Fondamentalement, les tensions entre économie et écologie sont liées à la confrontation entre deux conceptions de la nature et de l’homme. Dans les pays occidentaux, l’homme est majoritairement considéré comme séparé de la nature et supérieur à elle. Du point de vue de l’entreprise, la nature est alors réduite à sa fonction de « ressource ». L’entreprise cherche à l’optimiser, à la gérer et à la standardiser (l’homme a aussi tendance à être considéré comme une « ressource » humaine). Pour cela, elle privilégie une organisation de type « fonctionnaliste », c’est-à-dire une structure pyramidale, optimisée par des procédés industriels et orientée vers une finalité économique et des enjeux de réputation. La RSE constitue alors une stratégie visant entre autres à protéger et prendre soin de la nature, conçue comme une entité séparée de l’homme, afin que les questions écologiques ne représentent pas un risque mais une opportunité pour la compétitivité de l’entreprise.

La biodynamie, comme d’autres mouvements écologiques, propose une autre façon de concevoir la nature et l’homme. Pour ses partisans, l’homme appartient à la nature, qui est un écosystème mettant en lien des entités vivantes.
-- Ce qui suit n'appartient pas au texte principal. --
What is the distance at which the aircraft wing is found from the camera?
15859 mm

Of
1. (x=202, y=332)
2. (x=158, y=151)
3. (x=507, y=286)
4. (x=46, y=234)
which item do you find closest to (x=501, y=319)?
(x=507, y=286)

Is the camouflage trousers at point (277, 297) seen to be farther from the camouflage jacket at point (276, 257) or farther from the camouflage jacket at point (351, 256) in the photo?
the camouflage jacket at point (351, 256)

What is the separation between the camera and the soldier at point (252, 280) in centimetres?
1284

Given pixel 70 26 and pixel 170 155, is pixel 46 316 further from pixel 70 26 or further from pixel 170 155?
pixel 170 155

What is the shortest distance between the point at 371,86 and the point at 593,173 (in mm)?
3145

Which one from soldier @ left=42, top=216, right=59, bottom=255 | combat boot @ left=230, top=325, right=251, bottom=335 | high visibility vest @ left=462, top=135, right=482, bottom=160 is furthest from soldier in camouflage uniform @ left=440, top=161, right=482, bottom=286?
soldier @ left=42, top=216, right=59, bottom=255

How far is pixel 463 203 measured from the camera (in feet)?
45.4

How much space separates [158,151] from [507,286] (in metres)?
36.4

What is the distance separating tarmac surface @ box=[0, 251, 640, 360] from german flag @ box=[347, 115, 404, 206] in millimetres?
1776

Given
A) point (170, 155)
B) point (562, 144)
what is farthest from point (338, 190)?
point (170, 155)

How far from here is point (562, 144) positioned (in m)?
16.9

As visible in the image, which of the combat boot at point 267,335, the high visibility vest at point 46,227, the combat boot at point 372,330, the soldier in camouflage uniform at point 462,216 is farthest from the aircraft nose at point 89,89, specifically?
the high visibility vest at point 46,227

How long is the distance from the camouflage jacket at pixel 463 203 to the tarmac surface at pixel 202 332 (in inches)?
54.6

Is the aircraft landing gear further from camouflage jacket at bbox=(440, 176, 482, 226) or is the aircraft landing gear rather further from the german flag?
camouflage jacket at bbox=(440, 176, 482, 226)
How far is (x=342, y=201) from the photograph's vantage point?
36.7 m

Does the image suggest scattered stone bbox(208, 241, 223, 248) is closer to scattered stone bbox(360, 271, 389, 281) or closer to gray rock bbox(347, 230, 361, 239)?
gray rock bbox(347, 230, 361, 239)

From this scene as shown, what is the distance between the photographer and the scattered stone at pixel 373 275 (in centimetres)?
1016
La nature est « vivante » donc variable. L’entreprise doit s’organiser de façon à s’adapter à ses variations, et donc inclure la singularité et la diversité des êtres vivants (dont l’homme), nécessaires à l’équilibre écologique. L’organisation de type « écologique » privilégie une structure systémique en réseau, non hiérarchisée, où la singularité de chacun oriente l’entreprise, où la stratégie est par conséquent évolutive. La RSE n’est alors pas une stratégie particulière de l’entreprise mais devient sa finalité et l’économique redevient un outil au service de cette finalité. L’entreprise « écologique » remet alors en question l’impératif de croissance (développement par essaimage) et les rapports concurrentiels (coopération et intelligence collective). Notre recherche présente les outils, les modalités d’organisation et les conditions d’émergence d’une telle entreprise. Ces deux modèles d’organisation, fonctionnaliste et écologique, peuvent être considérés comme deux idéaux-types, entre lesquels il existe une multitude d’organisations hybrides, souvent en tension.
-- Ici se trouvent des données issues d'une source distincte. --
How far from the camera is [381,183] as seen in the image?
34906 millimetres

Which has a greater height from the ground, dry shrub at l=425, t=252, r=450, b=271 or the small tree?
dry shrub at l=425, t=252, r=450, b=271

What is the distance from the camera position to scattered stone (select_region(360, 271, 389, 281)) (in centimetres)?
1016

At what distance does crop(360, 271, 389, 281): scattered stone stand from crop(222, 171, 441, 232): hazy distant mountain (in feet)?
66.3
Finalement, la question écologique n’est pas fondamentalement une question éthique, qui consisterait à se demander comment mieux respecter la nature. Elle est « ontologique » puisqu’elle interroge notre définition de la nature et de l’homme. L’anthropologue Philippe Descola a montré que la représentation occidentale de la nature n’est ni universelle ni la plus répandue. D’après cette recherche, la crise écologique actuelle serait le symptôme de la remise en question du dualisme nature-culture en Occident. Elle ne proviendrait pas simplement d’une indignation face à des scandales écologiques, mais elle naitrait aussi de l’expérience vécue d’une relation à la nature, où l’homme se reconnaît lui-même dans ce qui le fait homme : un être de la nature.

Claire-Isabelle Roquebert travaille à l’Université de Lausanne où elle mène une analyse historique du mouvement de la biodynamie en Suisse, afin d’analyser comment ses partisans critiquent et transforment les institutions, notamment le rapport à la scientificité.